Chancellor Mark Nordenberg and other administrators have pledged that the medical school's teaching and academic research missions will be preserved under the new arrangement, but some faculty remain skeptical.

To defend their academic and financial interests, medical faculty last month elected a committee of seven professors (from among 20 nominees) to review UPP draft documents and update faculty on negotiations. Ultimately, faculty want a voice in approving the new UPP-Pitt-UPMC relationship.

The Faculty Ad Hoc UPP Oversight Committee, as the seven-member group is called, has received drafts of UPP bylaws, policy and procedures manuals, and an employment agreement for faculty hired after UPP is formed.

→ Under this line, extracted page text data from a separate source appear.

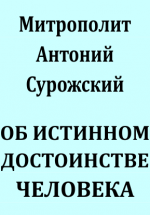 Митрополит Антоний Сурожский

ОБ ИСТИННОМ ДОСТОИНСТВЕ ЧЕЛОВЕКА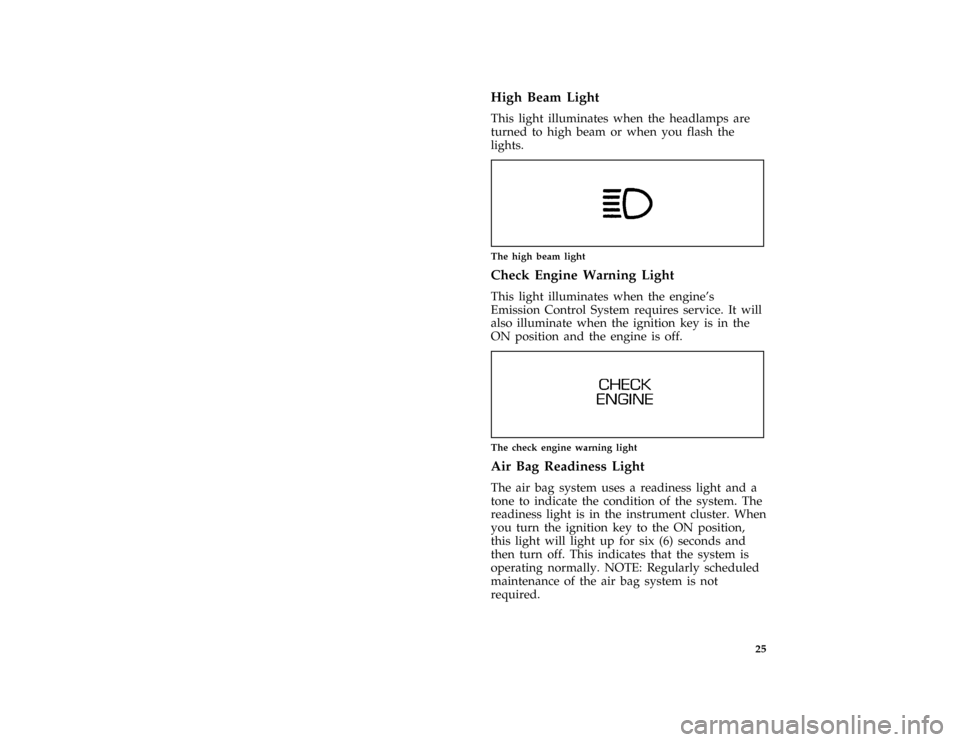 High Beam Light

This light illuminates when the headlamps are turned to high beam or when you flash the lights.

The high beam light

Check Engine Warning Light

This light illuminates when the engine's Emission Control System requires service. It will also illuminate when the ignition key is in the ON position and the engine is off.

CHECK
ENGINE

The check engine warning light

Air Bag Readiness Light

The air bag system uses a readiness light and a tone to indicate the condition of the system. The readiness light is in the instrument cluster. When you turn the ignition key to the ON position, this light will light up for six (6) seconds and then turn off. This indicates that the system is operating normally. NOTE: Regularly scheduled maintenance of the air bag system is not required.

25

carmanualsonline.info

Interim medical school Dean George Michalopoulos also has distributed the proposed bylaws to all medical faculty.

Ad hoc committee chairperson Bruce S. Rabin said, "I think [UPP President] Richard Baron and Dean Michalopoulos deserve credit for releasing these documents and working in a collegial way with the ad hoc committee." The committee has met twice and plans to meet again on June 13.

Besides Rabin, who is a professor of pathology, committee members include: medicine professor Sheldon Adler (whose sudden dismissal by Michalopoulos in February as the medical school's No. 2 administrator sparked a public controversy about school governance); Nicholas Bircher, associate professor of anesthesiology; Toby Graham, professor of medicine; Ralph Siewers, chairperson and professor of surgery, surgery professor Charles G. Watson and pediatrics professor Basil Zitelli.

Except for Watson, all of the ad hoc committee members also serve on the steering committee for the Faculty Association of the School of Medicine (FASM).

During the spring term, a group of senior medical professors revived FASM (which had been dormant since 1991) to promote shared governance between school faculty and administrators. The University-wide Faculty Assembly endorsed FASM last month as a legitimate organization representing medical school faculty.